JAVAFX – Inflasi konsumen inti tahunan Jepang hanya sedikit naik pada bulan Januari dan data ini tetap memberi tekanan bagi Bank Sentral Jepang (BOJ), untuk mempertahankan stimulus moneter besar-besaran guna mendukung perekonomian yang rapuh karena terus dibebani dengan pertumbuhan global dan harga yang lemah.
Inflasi rendah adalah kekhawatiran bagi negara dengan ekonomi terbesar ketiga di dunia itu karena terus menghadapi tekanan dari penyebaran wabah virus covid-19 dan juga pertumbuhan yang lemah. Bank of Japan tidak berminat untuk menambah stimulus moneternya yang sudah besar, karena takut hanya akan ada sedikit amunisi untuk memerangi krisis keuangan berikutnya.
Gubernur BOJ Haruhiko Kuroda mengatakan akan mempertimbangkan pelonggaran tambahan jika wabah covid-19 mengancam ekonomi dan inflasi Jepang. Kuroda menyebut virus tersebut sebagai “ketidakpastian terbesar” bagi perekonomian.
Kementerian Dalam Negeri dan Komunikasi Jepang menunjukkan, Indeks harga konsumen inti (CPI), yang meliputi produk minyak tetapi tidak termasuk harga makanan segar yang volatil, naik 0,8% pada tahun ini hingga Januari lalu, didorong oleh biaya bensin. Data itu menyusul kenaikan 0,7% pada bulan Desember dan sesuai dengan estimasi median ekonom.
Indeks harga inti, yang tidak termasuk harga pangan dan energi dan diawasi cermat oleh bank sentral sebagai ukuran inflasi yang lebih kecil, naik 0,8% pada tahun ini hingga Januari.
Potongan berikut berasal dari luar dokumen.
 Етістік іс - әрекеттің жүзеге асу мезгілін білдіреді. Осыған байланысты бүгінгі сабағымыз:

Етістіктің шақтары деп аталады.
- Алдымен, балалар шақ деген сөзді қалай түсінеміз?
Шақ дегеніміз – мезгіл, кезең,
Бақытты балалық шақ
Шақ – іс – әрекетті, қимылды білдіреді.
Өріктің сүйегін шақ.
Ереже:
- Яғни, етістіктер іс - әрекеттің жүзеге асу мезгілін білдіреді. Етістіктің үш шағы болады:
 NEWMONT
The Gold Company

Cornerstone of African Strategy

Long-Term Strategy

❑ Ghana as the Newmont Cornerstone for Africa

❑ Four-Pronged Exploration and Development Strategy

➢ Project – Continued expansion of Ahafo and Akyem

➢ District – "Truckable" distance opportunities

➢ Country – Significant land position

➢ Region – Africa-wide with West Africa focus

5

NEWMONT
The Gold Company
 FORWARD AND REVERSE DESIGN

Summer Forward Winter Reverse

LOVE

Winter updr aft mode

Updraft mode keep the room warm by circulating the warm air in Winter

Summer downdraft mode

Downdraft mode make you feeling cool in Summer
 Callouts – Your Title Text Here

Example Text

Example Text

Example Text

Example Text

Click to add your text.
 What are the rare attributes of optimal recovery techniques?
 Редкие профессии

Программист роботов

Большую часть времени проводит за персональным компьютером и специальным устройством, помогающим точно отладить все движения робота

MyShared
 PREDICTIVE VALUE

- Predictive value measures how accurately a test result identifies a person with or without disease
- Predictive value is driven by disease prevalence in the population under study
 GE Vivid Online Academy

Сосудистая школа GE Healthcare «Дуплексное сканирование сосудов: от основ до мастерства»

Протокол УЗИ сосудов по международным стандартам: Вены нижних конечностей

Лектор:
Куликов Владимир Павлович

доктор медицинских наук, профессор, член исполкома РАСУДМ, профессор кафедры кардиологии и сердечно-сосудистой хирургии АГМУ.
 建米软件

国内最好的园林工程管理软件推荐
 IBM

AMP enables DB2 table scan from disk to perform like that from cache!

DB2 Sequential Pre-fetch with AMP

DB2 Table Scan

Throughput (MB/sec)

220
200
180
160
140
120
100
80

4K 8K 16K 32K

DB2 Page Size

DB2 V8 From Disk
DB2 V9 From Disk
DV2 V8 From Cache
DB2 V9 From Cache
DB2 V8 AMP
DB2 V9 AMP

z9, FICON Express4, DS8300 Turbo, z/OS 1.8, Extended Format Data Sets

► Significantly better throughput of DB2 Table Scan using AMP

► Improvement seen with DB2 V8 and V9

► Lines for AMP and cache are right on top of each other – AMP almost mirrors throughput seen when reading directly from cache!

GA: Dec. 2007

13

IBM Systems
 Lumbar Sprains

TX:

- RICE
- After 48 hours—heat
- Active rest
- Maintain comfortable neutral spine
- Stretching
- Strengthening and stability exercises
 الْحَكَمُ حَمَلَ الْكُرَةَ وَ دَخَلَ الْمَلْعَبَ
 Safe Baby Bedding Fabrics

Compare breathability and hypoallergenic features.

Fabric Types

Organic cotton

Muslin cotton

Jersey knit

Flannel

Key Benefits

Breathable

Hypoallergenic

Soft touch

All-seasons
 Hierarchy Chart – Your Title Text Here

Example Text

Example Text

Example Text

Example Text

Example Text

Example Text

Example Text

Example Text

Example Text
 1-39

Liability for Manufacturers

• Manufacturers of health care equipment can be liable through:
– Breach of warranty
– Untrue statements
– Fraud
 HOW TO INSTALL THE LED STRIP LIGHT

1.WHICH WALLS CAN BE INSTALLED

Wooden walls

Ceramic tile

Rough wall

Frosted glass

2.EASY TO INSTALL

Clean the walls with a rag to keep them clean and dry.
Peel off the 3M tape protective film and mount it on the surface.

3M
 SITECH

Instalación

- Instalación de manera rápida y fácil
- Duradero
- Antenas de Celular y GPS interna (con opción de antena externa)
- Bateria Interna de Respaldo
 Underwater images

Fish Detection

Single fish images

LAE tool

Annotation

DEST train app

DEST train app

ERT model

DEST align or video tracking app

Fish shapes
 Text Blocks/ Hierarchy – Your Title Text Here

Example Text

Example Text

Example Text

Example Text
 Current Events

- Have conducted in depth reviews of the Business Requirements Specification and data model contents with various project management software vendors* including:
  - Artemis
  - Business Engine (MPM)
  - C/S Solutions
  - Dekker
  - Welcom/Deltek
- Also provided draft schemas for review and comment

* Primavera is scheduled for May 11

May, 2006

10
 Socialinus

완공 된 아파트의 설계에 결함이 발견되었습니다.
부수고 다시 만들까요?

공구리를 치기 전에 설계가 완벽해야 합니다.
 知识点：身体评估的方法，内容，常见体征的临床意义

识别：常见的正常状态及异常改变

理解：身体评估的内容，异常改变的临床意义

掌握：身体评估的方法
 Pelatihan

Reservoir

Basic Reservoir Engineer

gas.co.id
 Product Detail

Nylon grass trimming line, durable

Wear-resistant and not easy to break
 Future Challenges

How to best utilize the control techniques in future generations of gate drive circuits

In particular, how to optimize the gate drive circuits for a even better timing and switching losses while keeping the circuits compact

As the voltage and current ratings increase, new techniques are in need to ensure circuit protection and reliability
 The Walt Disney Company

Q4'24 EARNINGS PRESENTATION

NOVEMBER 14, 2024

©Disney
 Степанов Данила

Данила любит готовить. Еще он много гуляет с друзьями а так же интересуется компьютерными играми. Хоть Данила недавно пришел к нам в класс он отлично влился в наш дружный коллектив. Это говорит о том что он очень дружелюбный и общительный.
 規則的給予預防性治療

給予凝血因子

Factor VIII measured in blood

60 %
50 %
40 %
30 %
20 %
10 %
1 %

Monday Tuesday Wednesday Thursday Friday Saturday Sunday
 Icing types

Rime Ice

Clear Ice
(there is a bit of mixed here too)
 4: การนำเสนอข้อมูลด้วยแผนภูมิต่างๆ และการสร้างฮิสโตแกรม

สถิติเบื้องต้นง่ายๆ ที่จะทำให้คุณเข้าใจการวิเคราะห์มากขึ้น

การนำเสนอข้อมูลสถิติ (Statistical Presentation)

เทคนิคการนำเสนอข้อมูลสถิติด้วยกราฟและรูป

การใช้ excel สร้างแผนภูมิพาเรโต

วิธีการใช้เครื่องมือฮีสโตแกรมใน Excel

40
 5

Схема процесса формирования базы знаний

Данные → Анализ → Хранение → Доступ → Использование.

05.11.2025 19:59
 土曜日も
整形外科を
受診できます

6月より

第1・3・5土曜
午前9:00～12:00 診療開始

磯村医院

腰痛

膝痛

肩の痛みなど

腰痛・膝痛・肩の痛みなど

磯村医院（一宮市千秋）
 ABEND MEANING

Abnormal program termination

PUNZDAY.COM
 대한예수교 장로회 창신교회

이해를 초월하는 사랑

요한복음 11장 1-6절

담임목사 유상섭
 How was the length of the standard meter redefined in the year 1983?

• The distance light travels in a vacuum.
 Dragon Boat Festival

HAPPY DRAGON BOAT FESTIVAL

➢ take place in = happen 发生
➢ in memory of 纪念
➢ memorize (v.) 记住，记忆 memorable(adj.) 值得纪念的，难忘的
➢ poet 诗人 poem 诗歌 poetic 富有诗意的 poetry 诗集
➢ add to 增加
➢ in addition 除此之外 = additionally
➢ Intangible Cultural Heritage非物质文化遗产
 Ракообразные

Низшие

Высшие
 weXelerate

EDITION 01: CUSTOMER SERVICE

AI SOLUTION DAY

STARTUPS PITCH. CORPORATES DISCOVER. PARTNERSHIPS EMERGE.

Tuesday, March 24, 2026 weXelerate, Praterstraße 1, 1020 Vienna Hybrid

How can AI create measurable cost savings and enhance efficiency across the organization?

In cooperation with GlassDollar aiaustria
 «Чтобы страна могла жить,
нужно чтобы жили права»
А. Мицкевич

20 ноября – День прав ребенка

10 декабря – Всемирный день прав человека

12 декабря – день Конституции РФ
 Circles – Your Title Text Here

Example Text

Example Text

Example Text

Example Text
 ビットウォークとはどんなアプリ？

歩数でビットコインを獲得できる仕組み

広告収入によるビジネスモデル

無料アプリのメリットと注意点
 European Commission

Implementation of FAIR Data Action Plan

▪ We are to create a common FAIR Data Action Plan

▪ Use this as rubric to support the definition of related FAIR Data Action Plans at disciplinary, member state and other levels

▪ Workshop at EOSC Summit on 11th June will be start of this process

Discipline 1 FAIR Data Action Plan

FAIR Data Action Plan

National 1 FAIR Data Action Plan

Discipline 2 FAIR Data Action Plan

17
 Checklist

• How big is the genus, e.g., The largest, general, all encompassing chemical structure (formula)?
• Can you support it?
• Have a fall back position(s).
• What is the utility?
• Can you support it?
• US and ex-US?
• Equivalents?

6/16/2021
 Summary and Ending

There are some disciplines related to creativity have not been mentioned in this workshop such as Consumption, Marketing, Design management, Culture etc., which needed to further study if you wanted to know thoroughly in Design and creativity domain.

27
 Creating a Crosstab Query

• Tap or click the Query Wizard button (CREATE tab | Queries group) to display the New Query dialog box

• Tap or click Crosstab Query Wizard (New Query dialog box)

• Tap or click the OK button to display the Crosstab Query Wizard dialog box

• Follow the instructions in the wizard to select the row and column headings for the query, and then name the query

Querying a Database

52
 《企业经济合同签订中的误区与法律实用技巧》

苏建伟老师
Terlepas dari dampak kenaikan pajak penjualan menjadi 10% dari 8% pada Oktober dan beberapa langkah kebijakan lainnya, indeks CPI inti naik 0,4% di Januari dari tahun sebelumnya dan indeks inflasi inti naik 0,6%, keduanya tidak berubah dari Desember.
Data tersebut dirilis setelah beberapa indikator merosot tajam menyoroti ekonomi yang suram. Ekspor turun lagi pada Januari, dari belanja modal anjlok terbesar sejak 2018, dan produk domestik bruto (PDB) mengalami kontraksi terdalam sejak kuartal kedua 2014.
Ekonomi Jepang menyusut 6,3% secara tahunan pada periode Oktober-Desember lalu, penurunan terbesar dalam hampir enam tahun, karena permintaan domestik terpukul oleh kenaikan pajak, angin topan dan musim dingin.
Beberapa ekonom mengharapkan kontraksi dalam pertumbuhan kuartal ini, yang akan berarti resesi, ketika wabah virus menghantam ekonomi China – mitra dagang terbesar Jepang dan inti dari rantai pasokan global.